Toyota is thus placed in a somewhat uncomfortable position. If it subscribes to a straight reading of its New Vehicle Limited Warranty, it must concede that Wilbur's warranty had not commenced when the accident occurred and that its refusal to repair her car is a breach of warranty. If Toyota stands by the warranty construction it has pressed upon us here, its warranty must be deemed cryptic and unclear. In either case, Wilbur may recover damages under the MMWA. 15 U.S.C. § 2310(d) (1) (1994). See Gochey v. Bombardier, Inc., 153 Vt. 607, 613, 572 A.2d 921, 924 (1990) (listing remedies available to consumer under the MMWA when manufacturer warrants defective goods).

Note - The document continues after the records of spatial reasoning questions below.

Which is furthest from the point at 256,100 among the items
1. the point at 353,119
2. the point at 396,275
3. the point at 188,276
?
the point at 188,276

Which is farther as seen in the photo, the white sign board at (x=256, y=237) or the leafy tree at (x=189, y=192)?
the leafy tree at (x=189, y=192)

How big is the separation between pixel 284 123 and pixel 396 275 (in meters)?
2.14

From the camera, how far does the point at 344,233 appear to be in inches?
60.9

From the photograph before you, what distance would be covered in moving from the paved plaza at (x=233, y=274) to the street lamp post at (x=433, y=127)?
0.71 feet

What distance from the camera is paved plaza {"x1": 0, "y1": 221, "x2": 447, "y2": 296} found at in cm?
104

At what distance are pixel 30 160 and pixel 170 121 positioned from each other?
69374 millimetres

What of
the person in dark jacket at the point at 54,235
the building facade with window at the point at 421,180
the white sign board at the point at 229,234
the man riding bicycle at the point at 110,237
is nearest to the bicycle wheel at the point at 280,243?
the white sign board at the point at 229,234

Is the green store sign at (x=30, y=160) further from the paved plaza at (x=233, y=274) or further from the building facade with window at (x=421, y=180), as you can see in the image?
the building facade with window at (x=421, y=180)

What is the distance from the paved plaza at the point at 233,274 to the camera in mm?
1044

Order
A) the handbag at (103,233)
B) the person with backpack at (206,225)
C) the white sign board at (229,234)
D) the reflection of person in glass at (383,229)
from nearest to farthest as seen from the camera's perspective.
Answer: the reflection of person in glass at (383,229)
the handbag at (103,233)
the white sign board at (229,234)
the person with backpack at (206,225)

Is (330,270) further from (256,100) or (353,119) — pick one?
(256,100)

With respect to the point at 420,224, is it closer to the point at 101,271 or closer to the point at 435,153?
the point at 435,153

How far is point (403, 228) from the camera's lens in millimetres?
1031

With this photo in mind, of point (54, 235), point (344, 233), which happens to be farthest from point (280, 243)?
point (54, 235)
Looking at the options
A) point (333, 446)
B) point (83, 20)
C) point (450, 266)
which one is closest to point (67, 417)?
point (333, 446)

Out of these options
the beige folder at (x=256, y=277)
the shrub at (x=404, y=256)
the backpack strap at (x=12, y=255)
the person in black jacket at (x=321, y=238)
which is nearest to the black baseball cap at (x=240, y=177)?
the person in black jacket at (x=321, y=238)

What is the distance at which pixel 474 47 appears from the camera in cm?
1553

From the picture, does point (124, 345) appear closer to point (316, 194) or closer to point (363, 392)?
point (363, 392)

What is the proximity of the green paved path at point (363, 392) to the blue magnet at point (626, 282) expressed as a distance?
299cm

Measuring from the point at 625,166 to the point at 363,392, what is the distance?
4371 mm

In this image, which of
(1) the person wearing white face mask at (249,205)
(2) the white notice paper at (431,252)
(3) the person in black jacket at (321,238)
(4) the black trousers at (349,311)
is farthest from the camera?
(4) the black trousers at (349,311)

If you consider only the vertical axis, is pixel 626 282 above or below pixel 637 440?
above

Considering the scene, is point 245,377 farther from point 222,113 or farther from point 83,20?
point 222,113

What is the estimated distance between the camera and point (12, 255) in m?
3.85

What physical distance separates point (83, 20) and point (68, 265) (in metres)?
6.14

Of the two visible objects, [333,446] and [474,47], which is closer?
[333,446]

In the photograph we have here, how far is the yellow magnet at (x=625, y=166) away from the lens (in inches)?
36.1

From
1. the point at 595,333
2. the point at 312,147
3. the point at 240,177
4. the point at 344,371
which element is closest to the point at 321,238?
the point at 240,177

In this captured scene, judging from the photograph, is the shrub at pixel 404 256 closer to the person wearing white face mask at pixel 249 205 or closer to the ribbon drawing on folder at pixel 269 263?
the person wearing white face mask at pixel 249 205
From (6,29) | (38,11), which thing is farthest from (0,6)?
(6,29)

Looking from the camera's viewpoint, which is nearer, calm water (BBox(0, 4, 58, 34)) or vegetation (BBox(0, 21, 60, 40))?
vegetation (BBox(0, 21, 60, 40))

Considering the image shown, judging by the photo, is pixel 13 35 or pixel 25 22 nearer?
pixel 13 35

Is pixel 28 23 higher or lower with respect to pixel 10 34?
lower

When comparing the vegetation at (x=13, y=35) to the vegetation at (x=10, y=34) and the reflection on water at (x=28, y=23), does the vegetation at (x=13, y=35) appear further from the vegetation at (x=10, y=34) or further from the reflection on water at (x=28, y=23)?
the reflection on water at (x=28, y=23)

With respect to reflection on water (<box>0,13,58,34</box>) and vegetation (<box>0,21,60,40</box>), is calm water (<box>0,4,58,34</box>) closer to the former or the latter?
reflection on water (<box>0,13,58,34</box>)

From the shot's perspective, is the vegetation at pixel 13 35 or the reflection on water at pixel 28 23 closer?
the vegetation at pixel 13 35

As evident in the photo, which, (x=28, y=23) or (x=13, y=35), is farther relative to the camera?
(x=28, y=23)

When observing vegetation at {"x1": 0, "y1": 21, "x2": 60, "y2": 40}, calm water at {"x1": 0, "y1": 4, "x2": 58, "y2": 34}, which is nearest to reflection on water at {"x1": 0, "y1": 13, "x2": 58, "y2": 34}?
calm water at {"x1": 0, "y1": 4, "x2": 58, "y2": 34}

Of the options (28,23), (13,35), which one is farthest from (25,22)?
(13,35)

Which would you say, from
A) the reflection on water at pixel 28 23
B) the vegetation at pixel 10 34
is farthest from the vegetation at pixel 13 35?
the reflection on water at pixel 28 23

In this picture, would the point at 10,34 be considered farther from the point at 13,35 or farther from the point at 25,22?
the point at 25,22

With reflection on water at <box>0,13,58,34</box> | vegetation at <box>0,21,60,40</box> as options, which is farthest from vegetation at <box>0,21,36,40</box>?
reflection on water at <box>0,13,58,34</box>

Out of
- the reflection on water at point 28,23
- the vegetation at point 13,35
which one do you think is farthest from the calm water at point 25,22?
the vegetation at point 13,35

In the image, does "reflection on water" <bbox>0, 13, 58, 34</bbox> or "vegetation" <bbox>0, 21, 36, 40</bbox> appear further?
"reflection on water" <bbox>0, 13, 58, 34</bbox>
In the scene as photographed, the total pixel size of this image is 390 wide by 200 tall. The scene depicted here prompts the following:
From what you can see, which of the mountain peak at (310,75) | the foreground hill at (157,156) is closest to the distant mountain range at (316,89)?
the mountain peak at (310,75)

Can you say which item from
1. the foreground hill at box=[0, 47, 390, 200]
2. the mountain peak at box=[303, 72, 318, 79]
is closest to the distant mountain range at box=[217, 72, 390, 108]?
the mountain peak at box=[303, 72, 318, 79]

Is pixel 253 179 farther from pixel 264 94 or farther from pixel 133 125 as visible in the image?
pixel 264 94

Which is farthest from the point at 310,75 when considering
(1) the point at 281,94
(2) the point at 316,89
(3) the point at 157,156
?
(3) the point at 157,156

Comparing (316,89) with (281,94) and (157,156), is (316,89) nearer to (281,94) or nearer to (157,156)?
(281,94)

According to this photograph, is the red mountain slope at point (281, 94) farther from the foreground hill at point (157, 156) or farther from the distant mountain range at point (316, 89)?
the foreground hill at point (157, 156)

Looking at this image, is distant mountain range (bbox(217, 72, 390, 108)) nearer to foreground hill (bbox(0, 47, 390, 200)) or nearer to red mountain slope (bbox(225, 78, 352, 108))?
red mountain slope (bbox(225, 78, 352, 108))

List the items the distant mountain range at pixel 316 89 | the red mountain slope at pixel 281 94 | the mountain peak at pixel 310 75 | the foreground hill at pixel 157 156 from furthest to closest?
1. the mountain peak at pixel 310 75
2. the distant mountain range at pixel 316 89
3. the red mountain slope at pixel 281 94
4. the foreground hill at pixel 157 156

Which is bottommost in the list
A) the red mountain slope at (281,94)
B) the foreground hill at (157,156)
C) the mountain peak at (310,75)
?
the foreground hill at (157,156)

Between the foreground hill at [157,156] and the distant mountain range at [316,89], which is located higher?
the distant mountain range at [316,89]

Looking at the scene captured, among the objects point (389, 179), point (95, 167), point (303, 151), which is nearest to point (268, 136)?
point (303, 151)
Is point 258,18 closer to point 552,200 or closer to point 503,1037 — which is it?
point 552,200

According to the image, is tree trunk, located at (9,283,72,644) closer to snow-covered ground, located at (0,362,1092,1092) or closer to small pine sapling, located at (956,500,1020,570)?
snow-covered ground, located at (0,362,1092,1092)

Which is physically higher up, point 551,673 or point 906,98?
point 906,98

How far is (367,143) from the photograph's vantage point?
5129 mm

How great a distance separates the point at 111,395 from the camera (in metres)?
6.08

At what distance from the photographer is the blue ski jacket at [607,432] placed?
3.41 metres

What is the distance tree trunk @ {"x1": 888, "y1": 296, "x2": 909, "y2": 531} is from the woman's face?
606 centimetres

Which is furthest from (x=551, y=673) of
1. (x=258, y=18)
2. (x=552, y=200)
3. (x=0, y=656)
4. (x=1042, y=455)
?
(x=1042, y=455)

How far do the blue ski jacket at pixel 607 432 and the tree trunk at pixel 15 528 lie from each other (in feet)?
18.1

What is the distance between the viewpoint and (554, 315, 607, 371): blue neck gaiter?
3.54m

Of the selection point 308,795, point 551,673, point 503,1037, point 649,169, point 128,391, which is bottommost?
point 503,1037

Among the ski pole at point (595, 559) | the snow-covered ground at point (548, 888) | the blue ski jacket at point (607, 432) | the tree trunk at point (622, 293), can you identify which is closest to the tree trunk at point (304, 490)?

Concededly, it was the actions of Tri-Nordic, not Toyota, which resulted in the damage to the car that in turn led to this lawsuit. But Toyota provided Wilbur with a new car warranty and gave its dealer the authority to fill in the in-service date. The MMWA, by requiring any warrantor to draft clear warranty terms and conditions, simply incorporates the well-established contract principle of contra proferentum by which a drafting party must be prepared to have ambiguities construed against it. Westchester Resco Co. v. New England Reins. Corp., 818 F.2d 2, 3 (2d Cir. 1987); Restatement (Second) of Contracts § 206 (1981). We therefore find that Wilbur's claim under the MMWA cannot be defeated on Toyota's motion for summary judgment and must be allowed to proceed to trial.
Because the district court based its decision in this case on the warranty's accident exclusion and did not address the warranty's commencement date, the court erred in granting summary judgment to Toyota on the MMWA claim. Thus, the district court's grant of summary judgment on Wilbur's state claim, based on its finding that the absence of liability under the MMWA removed any basis for recovery under the VCFA, was also in error. We reverse and remand both claims for reconsideration by the district court.
We reverse the grant of summary judgment in favor of Toyota and remand for further proceedings consistent with our reasoning above.